◆ Work instruction 1 ◆
In the Shigeomi Hasumi biography, rewrite the paragraph beginning "He was the grandson of Shigeyasu Hasumi" as a short bulleted list that keeps its main facts.
◆ Work instruction 2 ◆
Summarize the Shigeomi Hasumi biography in two sentences.
◆ Work instruction 3 ◆
According to the Shigeomi Hasumi biography, which department did he graduate from at Tokyo University of Foreign Studies?

◆ Document segment ◆
━━━━━━━━
- Shigeomi Hasumi

Background information
- Also known as: Glenn Miyashiro
- Born: December 7, 1967 Tokyo, Japan
- Died: June 18, 2017 (aged 49)
- Occupations: Composer, arranger, musician
- Years active: 1995–2017
- Education: Tokyo University of Foreign Studies
- Parents: Shigehiko Hasumi (father); Chantal Van Melkebeke (mother);

= Shigeomi Hasumi =

Japanese-Belgian composer

Shigeomi Hasumi (蓮実重臣, Hasumi Shigeomi) (7 December 1967 – 18 June 2017) was a Japanese composer, arranger and musician. He also used the alias Glenn Miyashiro. He graduated from Tokyo University of Foreign Studies, Faculty of Foreign Studies, Department of Mongolian Studies.

He was the grandson of Shigeyasu Hasumi, a historian of Japanese art. His father, Shigehiko Hasumi, a French literature scholar, literary and film critic, was a professor at the University of Tokyo and the 26th President (1997-2001). His mother was Chantal Van Melkebeke, a French-speaking Belgian.
━━━━━━━━
[Collected data]
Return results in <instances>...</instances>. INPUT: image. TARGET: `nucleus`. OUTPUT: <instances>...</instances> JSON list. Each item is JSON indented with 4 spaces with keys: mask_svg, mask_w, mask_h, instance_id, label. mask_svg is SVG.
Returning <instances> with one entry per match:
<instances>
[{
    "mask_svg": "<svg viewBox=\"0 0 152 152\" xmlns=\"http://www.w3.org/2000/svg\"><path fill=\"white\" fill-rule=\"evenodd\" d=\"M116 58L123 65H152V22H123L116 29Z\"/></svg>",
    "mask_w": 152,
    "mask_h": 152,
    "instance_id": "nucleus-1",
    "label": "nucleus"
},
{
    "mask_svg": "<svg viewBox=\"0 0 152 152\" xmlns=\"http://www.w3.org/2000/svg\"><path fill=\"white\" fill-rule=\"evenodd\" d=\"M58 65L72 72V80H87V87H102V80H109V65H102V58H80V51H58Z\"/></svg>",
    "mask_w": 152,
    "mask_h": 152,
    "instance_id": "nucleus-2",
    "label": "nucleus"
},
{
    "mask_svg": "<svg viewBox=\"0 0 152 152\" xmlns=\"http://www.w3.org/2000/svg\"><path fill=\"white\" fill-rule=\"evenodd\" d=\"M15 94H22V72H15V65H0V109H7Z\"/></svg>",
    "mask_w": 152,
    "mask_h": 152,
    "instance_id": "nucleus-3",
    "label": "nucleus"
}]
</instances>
━━━━━━━━
◆ Answer space 1 ◆
- Grandfather: Shigeyasu Hasumi, a historian of Japanese art
- Father: Shigehiko Hasumi, a French literature scholar and literary and film critic; professor at the University of Tokyo and its 26th President (1997–2001)
- Mother: Chantal Van Melkebeke, a French-speaking Belgian

◆ Answer space 2 ◆
Shigeomi Hasumi (1967–2017) was a Japanese composer, arranger and musician who also used the alias Glenn Miyashiro, and he graduated from the Department of Mongolian Studies at Tokyo University of Foreign Studies. He was the grandson of art historian Shigeyasu Hasumi and the son of Shigehiko Hasumi, a French literature scholar and critic who was President of the University of Tokyo, and of Chantal Van Melkebeke, a French-speaking Belgian.

◆ Answer space 3 ◆
The Department of Mongolian Studies, in the Faculty of Foreign Studies.